> Task to carry out:
The lines needed are those below that contain the word "Dios"; copy each one.

> Data in this exercise:
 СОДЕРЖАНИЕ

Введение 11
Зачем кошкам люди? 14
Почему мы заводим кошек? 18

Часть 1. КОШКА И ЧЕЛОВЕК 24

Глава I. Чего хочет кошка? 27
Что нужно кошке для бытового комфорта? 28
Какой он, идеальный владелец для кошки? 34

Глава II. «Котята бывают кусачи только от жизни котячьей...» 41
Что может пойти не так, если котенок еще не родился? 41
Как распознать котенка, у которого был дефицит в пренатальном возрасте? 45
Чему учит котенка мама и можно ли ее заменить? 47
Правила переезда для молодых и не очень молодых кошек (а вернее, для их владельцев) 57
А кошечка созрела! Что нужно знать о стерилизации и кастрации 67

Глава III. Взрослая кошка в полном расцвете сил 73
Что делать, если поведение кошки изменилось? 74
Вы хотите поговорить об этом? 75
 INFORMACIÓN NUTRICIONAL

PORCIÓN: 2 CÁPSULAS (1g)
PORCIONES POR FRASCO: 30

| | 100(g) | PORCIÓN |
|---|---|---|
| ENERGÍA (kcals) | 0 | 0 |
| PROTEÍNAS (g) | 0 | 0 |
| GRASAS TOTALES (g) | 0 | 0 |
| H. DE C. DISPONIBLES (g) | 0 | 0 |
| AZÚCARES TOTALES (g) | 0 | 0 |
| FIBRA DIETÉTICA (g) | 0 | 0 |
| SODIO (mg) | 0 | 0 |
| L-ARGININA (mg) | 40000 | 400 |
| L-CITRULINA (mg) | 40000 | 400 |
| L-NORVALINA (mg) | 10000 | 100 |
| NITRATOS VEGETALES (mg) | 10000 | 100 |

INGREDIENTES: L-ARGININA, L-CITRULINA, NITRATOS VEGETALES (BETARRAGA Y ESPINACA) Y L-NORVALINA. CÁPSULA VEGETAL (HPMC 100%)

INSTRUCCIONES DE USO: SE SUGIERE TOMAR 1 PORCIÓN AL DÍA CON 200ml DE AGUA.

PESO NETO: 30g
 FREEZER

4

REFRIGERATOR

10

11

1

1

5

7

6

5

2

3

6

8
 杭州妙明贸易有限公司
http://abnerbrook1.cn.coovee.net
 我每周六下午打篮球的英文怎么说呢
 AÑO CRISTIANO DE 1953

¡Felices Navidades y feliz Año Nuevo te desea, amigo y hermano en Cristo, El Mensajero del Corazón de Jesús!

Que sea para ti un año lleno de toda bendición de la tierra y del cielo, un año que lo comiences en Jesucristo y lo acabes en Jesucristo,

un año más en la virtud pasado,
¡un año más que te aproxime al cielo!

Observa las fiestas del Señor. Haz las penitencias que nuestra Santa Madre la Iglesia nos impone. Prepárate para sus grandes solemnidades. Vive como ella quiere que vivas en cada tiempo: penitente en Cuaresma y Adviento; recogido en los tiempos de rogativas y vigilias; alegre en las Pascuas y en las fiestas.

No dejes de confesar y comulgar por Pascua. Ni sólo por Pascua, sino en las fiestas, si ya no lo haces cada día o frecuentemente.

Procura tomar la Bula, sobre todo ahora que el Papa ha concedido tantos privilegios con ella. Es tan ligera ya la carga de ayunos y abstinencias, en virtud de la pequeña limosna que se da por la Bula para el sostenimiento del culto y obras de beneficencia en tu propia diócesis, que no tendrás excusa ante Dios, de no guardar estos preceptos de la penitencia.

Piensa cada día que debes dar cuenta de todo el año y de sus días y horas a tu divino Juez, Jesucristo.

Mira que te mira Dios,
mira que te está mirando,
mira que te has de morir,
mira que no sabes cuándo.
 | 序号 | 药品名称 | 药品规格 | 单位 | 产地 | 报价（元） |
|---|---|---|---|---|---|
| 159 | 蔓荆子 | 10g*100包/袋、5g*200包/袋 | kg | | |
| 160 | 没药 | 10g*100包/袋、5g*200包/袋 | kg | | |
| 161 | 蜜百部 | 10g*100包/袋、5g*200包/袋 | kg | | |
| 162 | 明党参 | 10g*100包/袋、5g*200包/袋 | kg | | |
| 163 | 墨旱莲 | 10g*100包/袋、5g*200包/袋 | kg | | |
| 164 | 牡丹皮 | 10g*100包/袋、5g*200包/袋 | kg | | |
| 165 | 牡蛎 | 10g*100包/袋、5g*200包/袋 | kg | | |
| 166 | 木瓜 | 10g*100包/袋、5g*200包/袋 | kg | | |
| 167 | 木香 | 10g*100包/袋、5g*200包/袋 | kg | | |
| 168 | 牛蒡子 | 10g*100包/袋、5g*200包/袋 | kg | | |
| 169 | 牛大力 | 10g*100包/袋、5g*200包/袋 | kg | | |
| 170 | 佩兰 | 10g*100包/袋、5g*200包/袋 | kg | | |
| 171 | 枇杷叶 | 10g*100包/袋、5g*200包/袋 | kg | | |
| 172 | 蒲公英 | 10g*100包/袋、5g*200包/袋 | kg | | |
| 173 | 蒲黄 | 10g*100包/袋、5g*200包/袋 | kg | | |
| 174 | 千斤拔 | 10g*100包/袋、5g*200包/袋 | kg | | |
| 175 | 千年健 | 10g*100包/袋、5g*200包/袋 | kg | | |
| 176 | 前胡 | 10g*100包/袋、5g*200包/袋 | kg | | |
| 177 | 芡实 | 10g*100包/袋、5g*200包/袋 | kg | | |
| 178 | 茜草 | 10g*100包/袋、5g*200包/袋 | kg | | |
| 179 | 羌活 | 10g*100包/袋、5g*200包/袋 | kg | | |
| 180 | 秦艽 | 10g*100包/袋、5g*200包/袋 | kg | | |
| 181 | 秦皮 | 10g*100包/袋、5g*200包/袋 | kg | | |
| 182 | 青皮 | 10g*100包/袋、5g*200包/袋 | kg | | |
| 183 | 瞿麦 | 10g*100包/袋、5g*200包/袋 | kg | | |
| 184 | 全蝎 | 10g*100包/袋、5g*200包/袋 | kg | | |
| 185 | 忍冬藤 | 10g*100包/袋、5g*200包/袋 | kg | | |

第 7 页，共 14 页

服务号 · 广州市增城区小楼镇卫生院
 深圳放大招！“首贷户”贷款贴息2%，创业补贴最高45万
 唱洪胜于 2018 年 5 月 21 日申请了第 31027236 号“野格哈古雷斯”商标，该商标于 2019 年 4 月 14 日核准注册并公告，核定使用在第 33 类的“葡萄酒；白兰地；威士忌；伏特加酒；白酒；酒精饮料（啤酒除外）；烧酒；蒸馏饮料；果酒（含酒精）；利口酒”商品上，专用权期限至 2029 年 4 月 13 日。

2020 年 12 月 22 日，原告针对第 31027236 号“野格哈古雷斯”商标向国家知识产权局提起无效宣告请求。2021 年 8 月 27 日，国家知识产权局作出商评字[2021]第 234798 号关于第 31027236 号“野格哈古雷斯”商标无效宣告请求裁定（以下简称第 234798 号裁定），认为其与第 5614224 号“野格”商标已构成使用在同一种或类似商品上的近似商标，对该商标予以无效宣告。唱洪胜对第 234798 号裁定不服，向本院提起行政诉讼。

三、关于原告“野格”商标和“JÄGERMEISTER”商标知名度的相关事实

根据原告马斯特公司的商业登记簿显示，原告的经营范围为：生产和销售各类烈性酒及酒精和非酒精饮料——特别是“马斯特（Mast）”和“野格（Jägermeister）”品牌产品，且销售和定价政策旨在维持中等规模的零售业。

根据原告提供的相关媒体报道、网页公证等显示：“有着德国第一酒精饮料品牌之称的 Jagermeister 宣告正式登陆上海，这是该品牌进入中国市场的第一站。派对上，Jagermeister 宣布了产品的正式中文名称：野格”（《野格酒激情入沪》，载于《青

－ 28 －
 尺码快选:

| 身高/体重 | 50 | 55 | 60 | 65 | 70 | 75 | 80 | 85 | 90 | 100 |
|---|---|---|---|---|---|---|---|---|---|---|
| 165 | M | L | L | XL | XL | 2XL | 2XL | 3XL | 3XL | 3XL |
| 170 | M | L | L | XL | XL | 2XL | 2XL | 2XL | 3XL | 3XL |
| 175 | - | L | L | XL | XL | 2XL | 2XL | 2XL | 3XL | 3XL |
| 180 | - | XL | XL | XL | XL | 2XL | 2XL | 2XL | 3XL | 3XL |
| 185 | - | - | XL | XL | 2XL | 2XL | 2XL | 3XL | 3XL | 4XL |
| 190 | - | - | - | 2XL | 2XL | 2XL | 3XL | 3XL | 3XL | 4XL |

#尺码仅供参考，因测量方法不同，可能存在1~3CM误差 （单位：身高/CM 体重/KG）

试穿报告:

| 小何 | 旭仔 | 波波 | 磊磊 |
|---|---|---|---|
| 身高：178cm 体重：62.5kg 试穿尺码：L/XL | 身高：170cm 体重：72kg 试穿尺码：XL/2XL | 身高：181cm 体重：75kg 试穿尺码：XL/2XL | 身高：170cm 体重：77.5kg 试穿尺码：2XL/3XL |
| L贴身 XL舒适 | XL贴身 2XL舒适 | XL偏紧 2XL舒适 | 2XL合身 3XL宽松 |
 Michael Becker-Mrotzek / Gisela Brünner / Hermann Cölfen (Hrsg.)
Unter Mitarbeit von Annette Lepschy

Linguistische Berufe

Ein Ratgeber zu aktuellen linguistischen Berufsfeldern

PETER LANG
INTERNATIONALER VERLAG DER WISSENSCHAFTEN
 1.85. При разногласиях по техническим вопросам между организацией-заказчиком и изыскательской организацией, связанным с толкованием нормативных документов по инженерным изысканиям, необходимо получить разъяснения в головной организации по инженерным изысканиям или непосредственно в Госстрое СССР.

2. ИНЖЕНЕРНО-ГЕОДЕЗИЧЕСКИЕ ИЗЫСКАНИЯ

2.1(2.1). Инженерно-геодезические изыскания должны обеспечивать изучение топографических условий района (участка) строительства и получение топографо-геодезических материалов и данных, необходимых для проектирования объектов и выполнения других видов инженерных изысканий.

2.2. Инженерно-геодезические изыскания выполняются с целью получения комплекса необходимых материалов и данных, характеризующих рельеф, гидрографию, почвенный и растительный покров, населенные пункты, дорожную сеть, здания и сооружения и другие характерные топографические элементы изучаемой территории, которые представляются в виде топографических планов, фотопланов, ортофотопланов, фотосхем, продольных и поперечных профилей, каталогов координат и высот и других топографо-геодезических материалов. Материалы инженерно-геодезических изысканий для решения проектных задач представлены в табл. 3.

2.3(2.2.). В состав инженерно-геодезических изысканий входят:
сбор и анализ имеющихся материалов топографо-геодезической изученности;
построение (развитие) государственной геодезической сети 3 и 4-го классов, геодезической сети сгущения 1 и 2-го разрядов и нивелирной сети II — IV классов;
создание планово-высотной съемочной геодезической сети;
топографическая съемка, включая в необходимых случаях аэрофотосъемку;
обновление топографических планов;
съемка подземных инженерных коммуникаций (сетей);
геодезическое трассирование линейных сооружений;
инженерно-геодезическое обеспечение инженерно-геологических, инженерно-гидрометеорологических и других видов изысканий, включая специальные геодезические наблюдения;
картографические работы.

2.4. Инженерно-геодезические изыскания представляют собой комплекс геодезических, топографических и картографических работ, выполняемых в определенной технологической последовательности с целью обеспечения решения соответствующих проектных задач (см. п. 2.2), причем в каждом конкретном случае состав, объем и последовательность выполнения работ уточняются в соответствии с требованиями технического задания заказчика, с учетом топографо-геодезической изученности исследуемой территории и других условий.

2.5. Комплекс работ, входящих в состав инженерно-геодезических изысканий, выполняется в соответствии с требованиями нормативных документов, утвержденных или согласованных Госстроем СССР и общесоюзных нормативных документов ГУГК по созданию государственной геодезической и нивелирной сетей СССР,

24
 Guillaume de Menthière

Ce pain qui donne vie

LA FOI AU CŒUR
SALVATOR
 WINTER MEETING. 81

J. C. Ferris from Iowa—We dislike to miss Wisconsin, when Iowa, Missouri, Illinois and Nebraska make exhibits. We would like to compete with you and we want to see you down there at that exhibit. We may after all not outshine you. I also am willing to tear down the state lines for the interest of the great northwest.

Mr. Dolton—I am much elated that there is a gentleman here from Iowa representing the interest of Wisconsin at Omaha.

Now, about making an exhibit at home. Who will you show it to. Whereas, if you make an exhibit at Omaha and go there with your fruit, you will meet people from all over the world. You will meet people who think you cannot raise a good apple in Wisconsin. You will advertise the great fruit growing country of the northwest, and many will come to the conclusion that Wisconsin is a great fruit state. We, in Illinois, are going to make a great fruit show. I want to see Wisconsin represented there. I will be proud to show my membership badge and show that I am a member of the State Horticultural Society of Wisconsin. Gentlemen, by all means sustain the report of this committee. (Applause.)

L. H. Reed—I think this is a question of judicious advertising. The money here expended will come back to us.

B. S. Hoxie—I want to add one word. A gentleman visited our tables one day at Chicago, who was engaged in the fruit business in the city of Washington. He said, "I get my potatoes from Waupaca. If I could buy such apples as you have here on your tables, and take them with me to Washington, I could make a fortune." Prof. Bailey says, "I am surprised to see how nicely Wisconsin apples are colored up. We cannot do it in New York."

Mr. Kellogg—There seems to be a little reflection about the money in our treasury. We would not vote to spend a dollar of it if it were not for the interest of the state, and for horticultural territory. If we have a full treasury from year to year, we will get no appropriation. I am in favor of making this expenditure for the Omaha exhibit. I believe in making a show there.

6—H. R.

> Solution for this task:
Procura tomar la Bula, sobre todo ahora que el Papa ha concedido tantos privilegios con ella. Es tan ligera ya la carga de ayunos y abstinencias, en virtud de la pequeña limosna que se da por la Bula para el sostenimiento del culto y obras de beneficencia en tu propia diócesis, que no tendrás excusa ante Dios, de no guardar estos preceptos de la penitencia.
Mira que te mira Dios,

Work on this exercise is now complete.